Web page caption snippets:

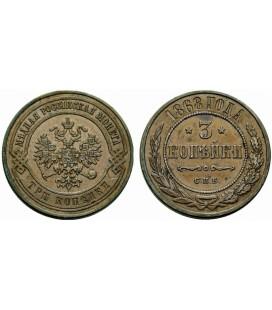 3 копейки 1868 года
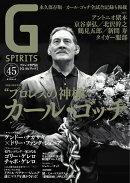 【予約】Gスピリッツ Vol.45
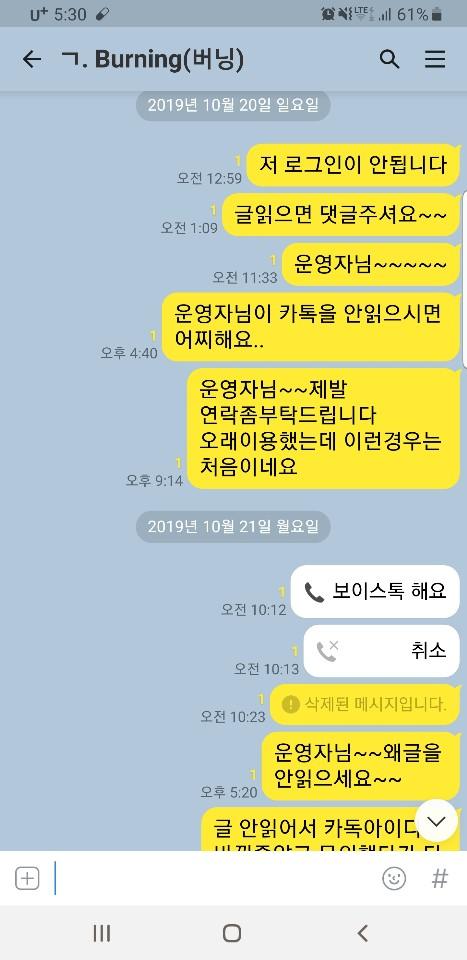 버닝먹튀 burn-kk.com 버닝먹튀검증 먹튀확정3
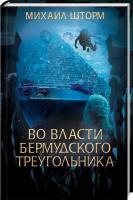 Шторм Михаил Во власти Бермудского треугольника. Книга 6 978-617-12-5398-8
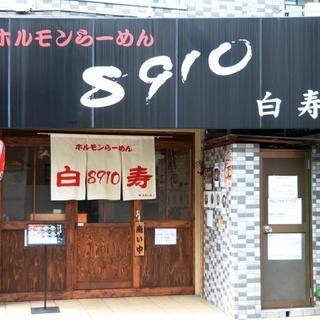 阪急千里丘線「下新庄駅」から徒歩4分!
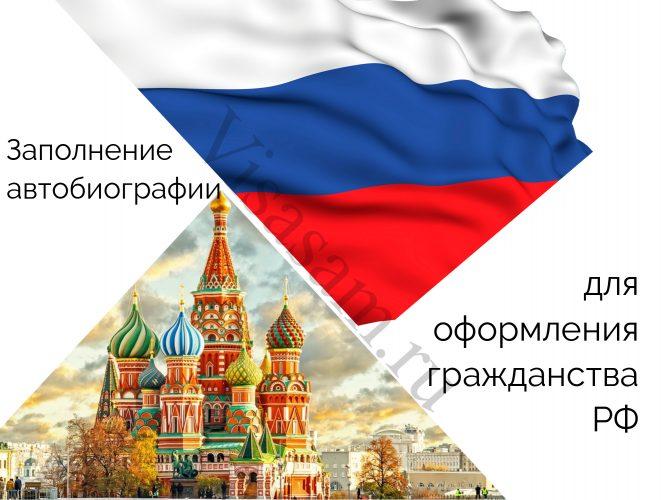 Автобиография для оформления гражданства России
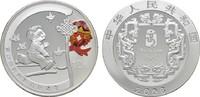 10 Yuan 2008. CHINA  Polierte Platte  42,00 EUR  Excl. 6,70 EUR Verzending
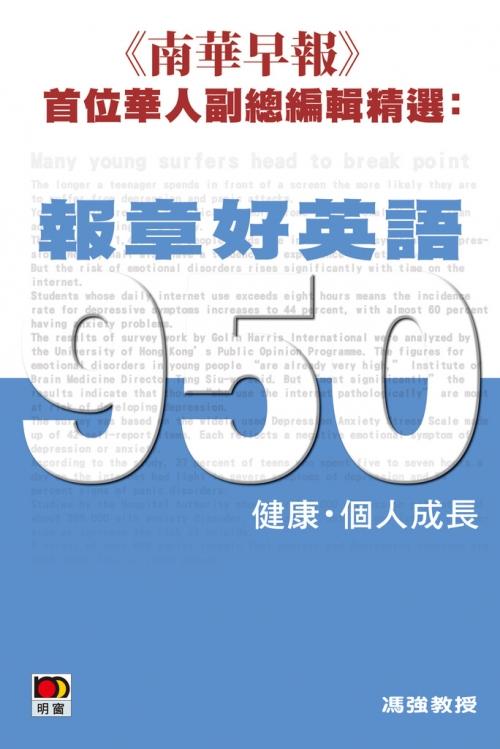 報章好英語950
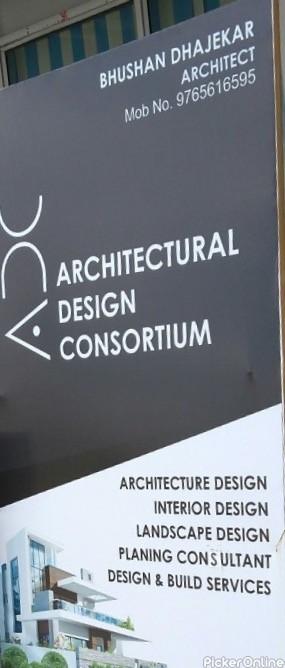 Architectural Design Consortium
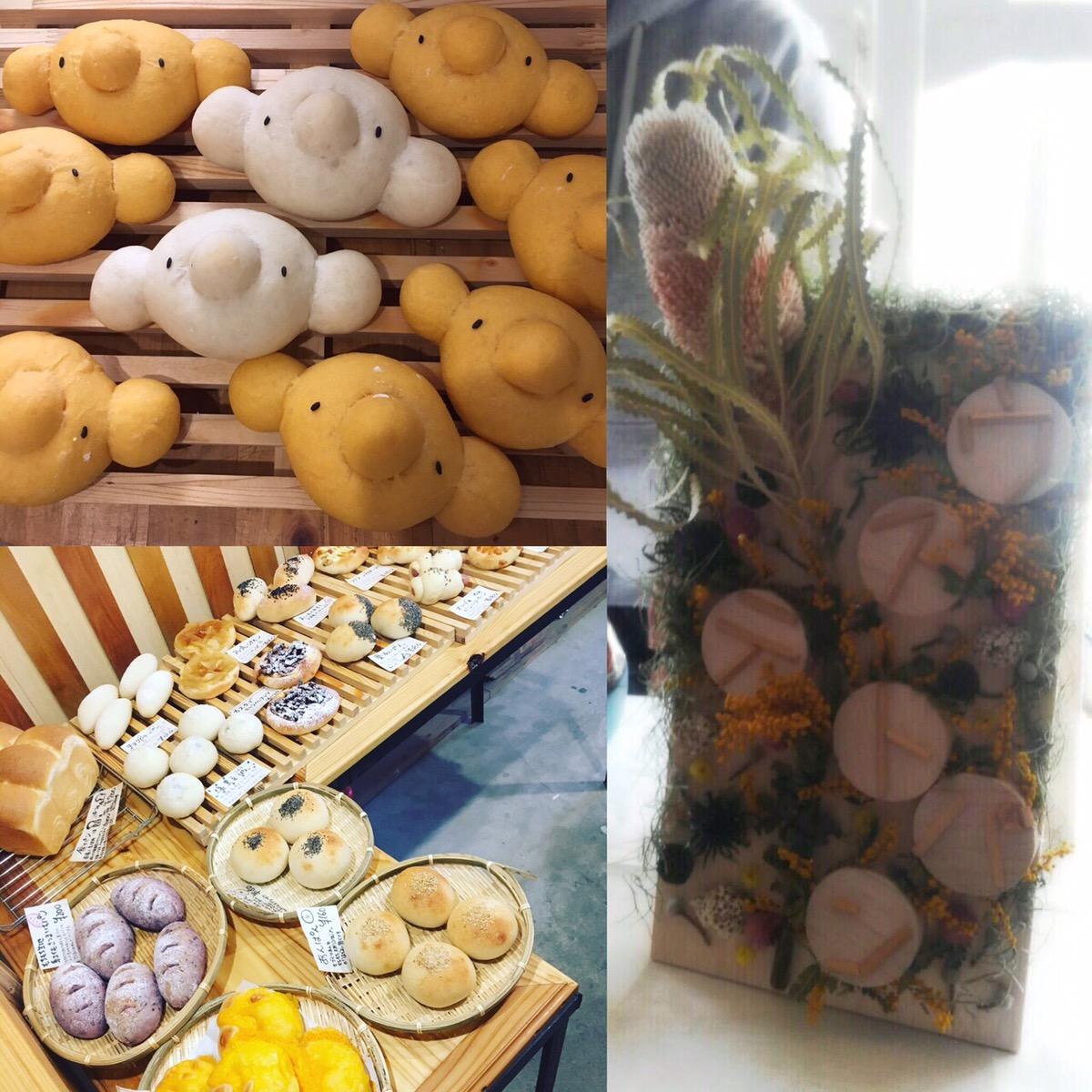 ustetpain(ウステトパン) 天然酵母パン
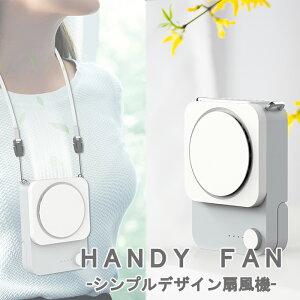 ハンディ 扇風機 モバイルバッテリー 角型 首掛け 卓上 角度変更 シンプル おしゃれ コンパクト type-c USB 充電 カラビナ 持ち運び 便利 置き型 風量調節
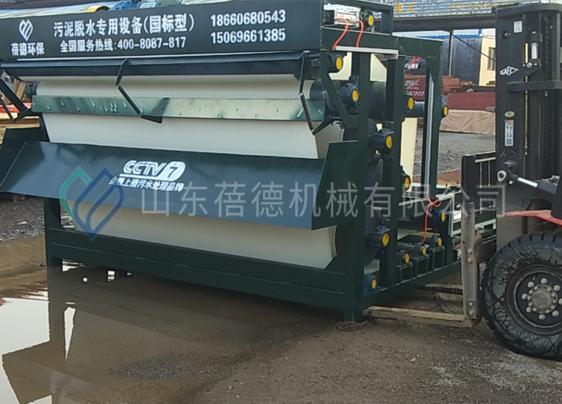 洗沙带式污泥压滤机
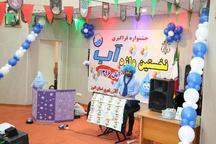 برگزاری جشنواره  واژه آب برای کلاس اولی ها در کرج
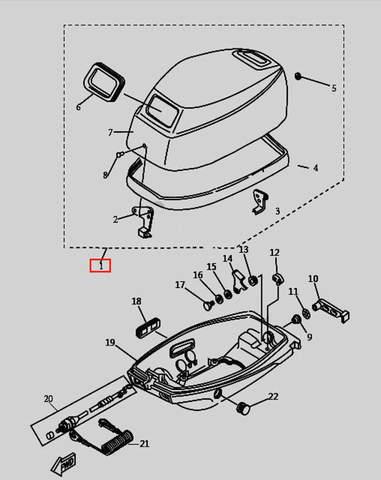 Капот в сборе для лодочного мотора T9.8 Sea-PRO (1-1)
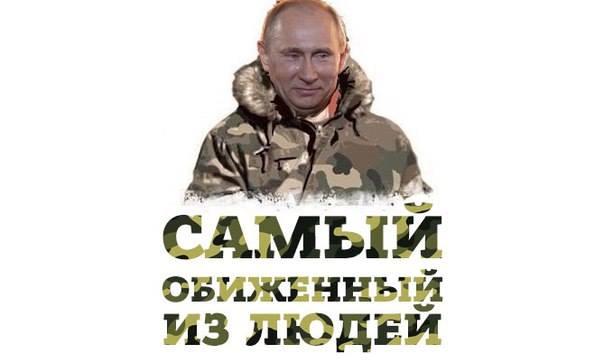 Посольство Украины в Москве забросали яйцами - Цензор.НЕТ 4177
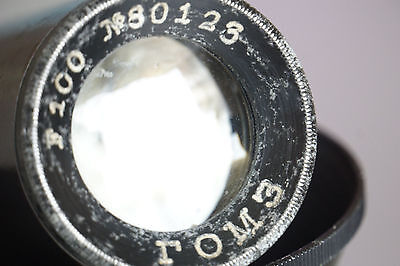 Vintage projection lens, GOMZ F100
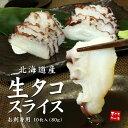北海道産お刺身用生タコ(10切80g)みずみずしく柔らか、噛むほどに旨味が広がります。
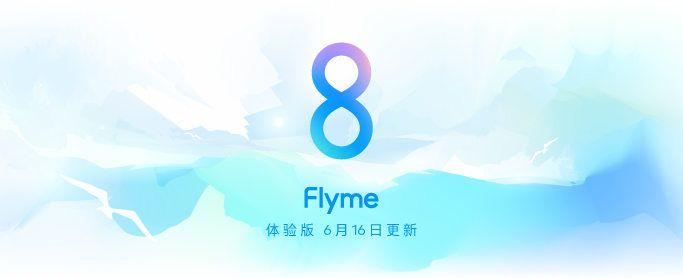 Flyme 8.20.6.16 betaがリリース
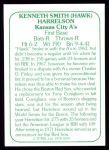 1978 TCMA The 60's #247  Ken Harrelson  Back Thumbnail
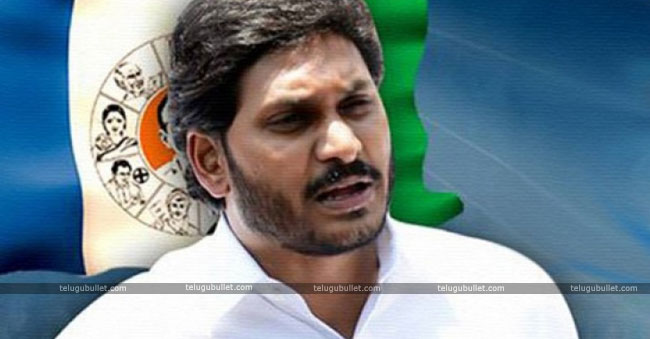 More Grants From The YSRCP Chief For The Pensioners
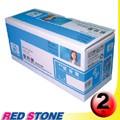 RED STONE for HP C7115A環保碳粉匣(黑色)/二支超值組
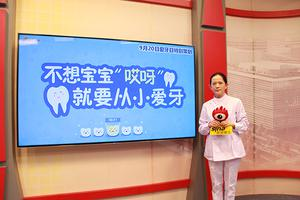 独家:北大口腔医院专家支招宝宝牙齿护理攻略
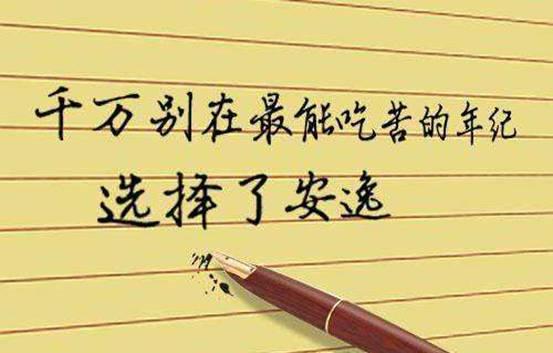 坤鹏论:从今天起做一个爱折腾的人,生命不息,折腾不止-坤鹏论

■ **TO DO**
Please print the data above once more, exactly as it appears, with no pictures.

■ **REPLY TO THE TASK**
 3 копейки 1868 года
 【予約】Gスピリッツ Vol.45
 버닝먹튀 burn-kk.com 버닝먹튀검증 먹튀확정3
 Шторм Михаил Во власти Бермудского треугольника. Книга 6 978-617-12-5398-8
 阪急千里丘線「下新庄駅」から徒歩4分!
 Автобиография для оформления гражданства России
 10 Yuan 2008. CHINA  Polierte Platte  42,00 EUR  Excl. 6,70 EUR Verzending
 報章好英語950
 Architectural Design Consortium
 ustetpain(ウステトパン) 天然酵母パン
 ハンディ 扇風機 モバイルバッテリー 角型 首掛け 卓上 角度変更 シンプル おしゃれ コンパクト type-c USB 充電 カラビナ 持ち運び 便利 置き型 風量調節
 洗沙带式污泥压滤机
 برگزاری جشنواره  واژه آب برای کلاس اولی ها در کرج
 Капот в сборе для лодочного мотора T9.8 Sea-PRO (1-1)
 Посольство Украины в Москве забросали яйцами - Цензор.НЕТ 4177
 Vintage projection lens, GOMZ F100
北海道産お刺身用生タコ(10切80g)みずみずしく柔らか、噛むほどに旨味が広がります。
 Flyme 8.20.6.16 betaがリリース
 1978 TCMA The 60's #247  Ken Harrelson  Back Thumbnail
 More Grants From The YSRCP Chief For The Pensioners
 RED STONE for HP C7115A環保碳粉匣(黑色)/二支超值組
 独家:北大口腔医院专家支招宝宝牙齿护理攻略
 坤鹏论:从今天起做一个爱折腾的人,生命不息,折腾不止-坤鹏论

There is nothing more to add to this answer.